El currículum de John McLaughlin
(Pennsylvania, 1942) podría leerse como el de un alto ejecutivo aplicado, cuyo
desempeño incluyó numerosas capacitaciones y estudios, así como el trabajo en
equipo con personas calificadas. Es más, nuestro amigo McLaughlin comenzó su
carrera en el terreno de las artes, lo que señala también su buena base
cultural. Es cuando nos enteramos de que el buen John fue varias veces director
(interino y adjunto) de la Central Intelligence Agency (CIA) cuando percibimos
una ligera interferencia. Porque, sin dejarnos llevar por la ideología y,
menos, por las fantasiosas proezas de ciertas películas, convengamos que lo que
todas las ficciones dan por hecho (pongamos el último James Bond o Jason Bourne) es que el manejo de la
inteligencia significa el manejo de vidas, es decir, de las personas y sus
cuerpos. No tenemos por qué no creerlo.
Bien, sin embargo nuestro colega Neil Parmar, de Ozy.com,
dejó de lado estos reparos y consultó a McLaughling sobre tres series que están
en carrera y ponen en escena con cierto realismo dramático el trabajo de los
oficiales de inteligencia de la principal potencia mundial, los Estados Unidos.

(Tarea a realizar)
Por favor, reproduce íntegro y sin ningún cambio el texto sobre John McLaughlin.

(Datos a continuación)

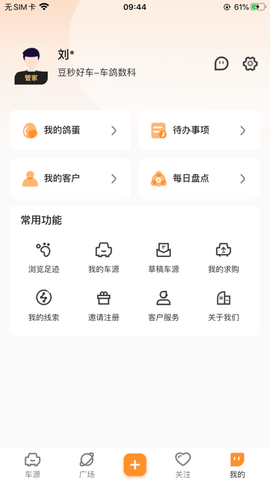 車(chē)?guó)澖貓D(1)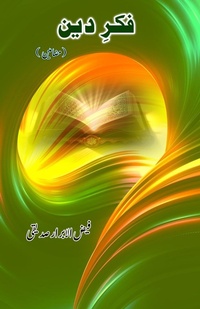 Abbildung von: Fikr-e-Deen (Essays) (Editionfirst) - Taemeer Publications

(Respuesta a continuación)
El currículum de John McLaughlin
(Pennsylvania, 1942) podría leerse como el de un alto ejecutivo aplicado, cuyo
desempeño incluyó numerosas capacitaciones y estudios, así como el trabajo en
equipo con personas calificadas. Es más, nuestro amigo McLaughlin comenzó su
carrera en el terreno de las artes, lo que señala también su buena base
cultural. Es cuando nos enteramos de que el buen John fue varias veces director
(interino y adjunto) de la Central Intelligence Agency (CIA) cuando percibimos
una ligera interferencia. Porque, sin dejarnos llevar por la ideología y,
menos, por las fantasiosas proezas de ciertas películas, convengamos que lo que
todas las ficciones dan por hecho (pongamos el último James Bond o Jason Bourne) es que el manejo de la
inteligencia significa el manejo de vidas, es decir, de las personas y sus
cuerpos. No tenemos por qué no creerlo.
Bien, sin embargo nuestro colega Neil Parmar, de Ozy.com,
dejó de lado estos reparos y consultó a McLaughling sobre tres series que están
en carrera y ponen en escena con cierto realismo dramático el trabajo de los
oficiales de inteligencia de la principal potencia mundial, los Estados Unidos.